#### PASSAGE
** Start **
ARTICLES

MOJO (June '06)

Punk File #4
The Scene's First Disciples

SUBURBAN GUERILLAS

In the summer of 1976 a group of outrageously attired London teenagers dubbed THE BROMLEY CONTINGENT-brought punk to the masses before mutating into SIOUXSIE AND THE BANSHEES.

The stars of this shocking scene reveal all to MARK PAYTRESS.

BRITAIN IN THE MID '70s: THE STREETS were awash with stale, post-hippy denims and air-brushed, Farrah Fawcett-Majors flickbacks. We'd become a nation of voyeurs, thrilling to John Hurt's portrayal of Quentin Crisp in the television production of The Naked Civil Servant, to Liza Minnelli's stockinged thighs in Cabaret, and to the stage production of The Rocky Horror Show. But few, it seemed, dared take their secret fantasies out onto the streets. And yet... in The Boy Looked At Johnny, their rancorous 1978 audit of the good, the bad and the ugly elements of the punk era, Julie Burchill and Tony Parsons reserved some of their most bitter bile for "a posse of unrepentant poseurs, committed to attaining fame despite the paucity of talent other than being noticed". They were, the pair snarled, "The Bromley Contingent", fashionistas who sought to achieve their aim "by displaying themselves in a manner meticulously calculated to kill".

A loose ensemble of suburban misfits from the outer fringes of south-east London, the Bromley Contingent were among the first to take up the cause of the Sex Pistols. As the group's reputation spread during 1976, so did that of their most flamboyant followers. Sometimes feared, though more often regarded with envy and suspicion, The "mysterious Bromley Contingent" were mythologised in the music press to such an extent that Melody Maker named them Group Of The Year in their 1976 Christmas round-up. Two years later, Siouxsie And The Banshees, the band that sprang from the belly of the Contingent, had eclipsed the Sex Pistols and their third-rate imitators with a look and sound that echoed the defiant elitism that brought them to notice in the first place.
** End **
#### JOB 1
Answer these questions using the article on the Bromley Contingent.
(a) In which 1978 book did Julie Burchill and Tony Parsons attack the Bromley Contingent?
(b) What did Melody Maker name the Bromley Contingent in its 1976 Christmas round-up?
(c) Which band grew out of the Bromley Contingent?
#### JOB 2
Carry the article on the Bromley Contingent forward from its last sentence.

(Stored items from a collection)
** Start **
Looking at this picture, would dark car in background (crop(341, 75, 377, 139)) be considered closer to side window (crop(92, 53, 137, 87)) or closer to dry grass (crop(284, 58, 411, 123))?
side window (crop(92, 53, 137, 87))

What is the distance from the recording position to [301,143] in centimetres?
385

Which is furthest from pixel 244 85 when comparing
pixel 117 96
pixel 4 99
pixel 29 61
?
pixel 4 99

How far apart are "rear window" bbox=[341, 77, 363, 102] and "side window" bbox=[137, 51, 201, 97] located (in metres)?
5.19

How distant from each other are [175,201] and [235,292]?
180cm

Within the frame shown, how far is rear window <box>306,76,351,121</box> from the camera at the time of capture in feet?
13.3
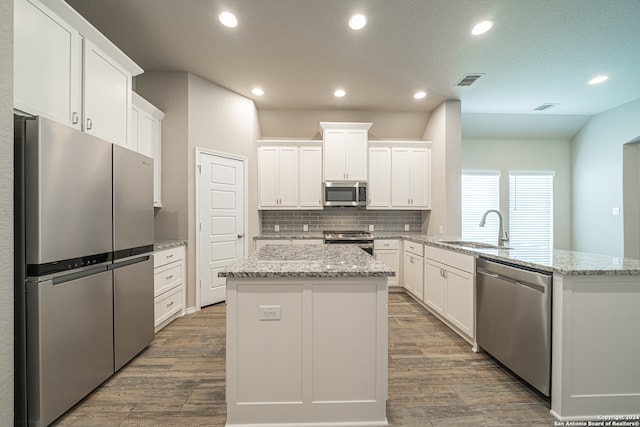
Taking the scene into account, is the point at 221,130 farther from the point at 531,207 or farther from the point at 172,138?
the point at 531,207

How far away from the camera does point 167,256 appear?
2.98m

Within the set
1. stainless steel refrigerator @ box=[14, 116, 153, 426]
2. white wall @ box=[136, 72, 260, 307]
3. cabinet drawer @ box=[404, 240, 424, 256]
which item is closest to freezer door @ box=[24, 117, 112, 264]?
stainless steel refrigerator @ box=[14, 116, 153, 426]

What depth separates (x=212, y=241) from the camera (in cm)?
362

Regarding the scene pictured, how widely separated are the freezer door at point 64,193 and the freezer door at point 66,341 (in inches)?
8.0

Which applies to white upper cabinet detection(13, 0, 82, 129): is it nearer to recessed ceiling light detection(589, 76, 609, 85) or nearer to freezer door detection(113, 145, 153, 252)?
freezer door detection(113, 145, 153, 252)

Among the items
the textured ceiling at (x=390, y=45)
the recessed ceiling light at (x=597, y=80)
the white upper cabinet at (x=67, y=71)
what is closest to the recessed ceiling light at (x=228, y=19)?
the textured ceiling at (x=390, y=45)

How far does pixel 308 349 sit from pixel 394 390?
85 centimetres

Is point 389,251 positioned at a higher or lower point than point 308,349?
higher

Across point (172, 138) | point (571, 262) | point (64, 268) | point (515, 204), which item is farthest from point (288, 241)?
point (515, 204)

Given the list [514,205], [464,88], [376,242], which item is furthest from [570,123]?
[376,242]

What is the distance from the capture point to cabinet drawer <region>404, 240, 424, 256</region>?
368 centimetres

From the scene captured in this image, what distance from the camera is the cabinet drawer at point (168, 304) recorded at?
2790mm

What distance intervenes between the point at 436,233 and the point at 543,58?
2.60 meters

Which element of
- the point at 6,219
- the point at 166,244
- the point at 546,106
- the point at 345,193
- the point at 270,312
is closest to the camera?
the point at 6,219
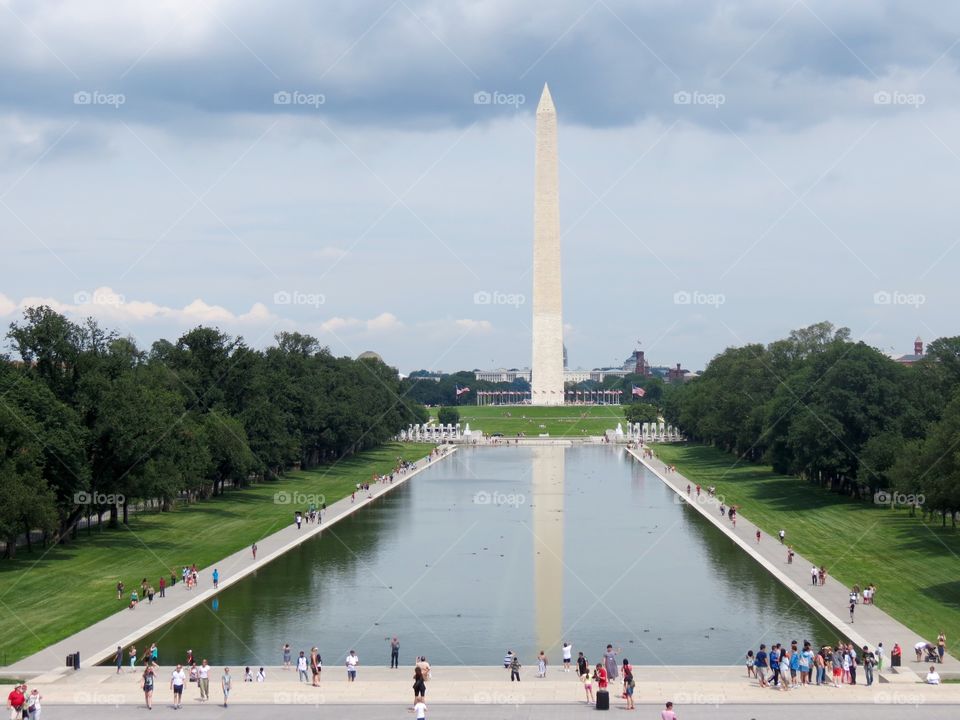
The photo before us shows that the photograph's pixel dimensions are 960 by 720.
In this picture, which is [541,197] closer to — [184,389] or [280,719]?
[184,389]

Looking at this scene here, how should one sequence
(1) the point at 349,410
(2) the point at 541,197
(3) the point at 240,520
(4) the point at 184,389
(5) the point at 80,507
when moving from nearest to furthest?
(5) the point at 80,507, (3) the point at 240,520, (4) the point at 184,389, (1) the point at 349,410, (2) the point at 541,197

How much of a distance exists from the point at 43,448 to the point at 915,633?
3256 cm


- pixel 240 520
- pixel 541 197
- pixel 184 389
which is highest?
pixel 541 197

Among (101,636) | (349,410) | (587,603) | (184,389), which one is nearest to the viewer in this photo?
(101,636)

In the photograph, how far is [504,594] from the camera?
134ft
** End **
#### WRITTEN ANSWER 1
(a) The Boy Looked At Johnny
(b) Group Of The Year
(c) Siouxsie And The Banshees

#### WRITTEN ANSWER 2
"We didn't even call ourselves 'punks' let alone refer to ourselves as 'The Bromley Contingent'," complains Steven Severin, ex-Banshees bassist and Class Of '76 ace face. "There was no such thing. It was just a bunch of people drawn together by the way they felt and the way they looked."

United in their desire for dressing-up, outre music and bringing outrage to suburban respectability, the Bromley-based peacocks created a subculture of their own. During 1975 and 1976, this artful, intelligent and often dangerously attired vanguard of proto-punk misfits did much to create the aura of illicitness and cultural degeneracy that characterised the early punk aesthetic.

THERE WAS NOTHING IN BROMLEY TO CATER FOR young people," says Bertie Marshall (alias Berlin) of the dormitory town that was a 20-minute train journey to London's Victoria Station. "It was the end of glam rock. 1969 was all sunny and bright, but by '75 it was grey, desolate, nothing." But there were alternative histories to seize upon. "We were enamoured by Warhol and The Velvet Underground, Isherwood and Burroughs," he adds.

The first stirrings of camaraderie among the decadents of north Kent came on September 20, 1975, when two music-obsessed late teens, Steven Bailey (alias Severin) and Simon Barker, met 18-year-old Susan Ballion (alias Siouxsie Sioux) during the intermission at Roxy Music's sell-out show at Wembley Arena. The common currency was clothes. "Fashion was very important," says Severin, who can still recall the outfit he wore that night. So can Siouxsie, who reckons her second hand purple and green dress with a large, fish-tail-like bustle was a costume drama hand-me-down.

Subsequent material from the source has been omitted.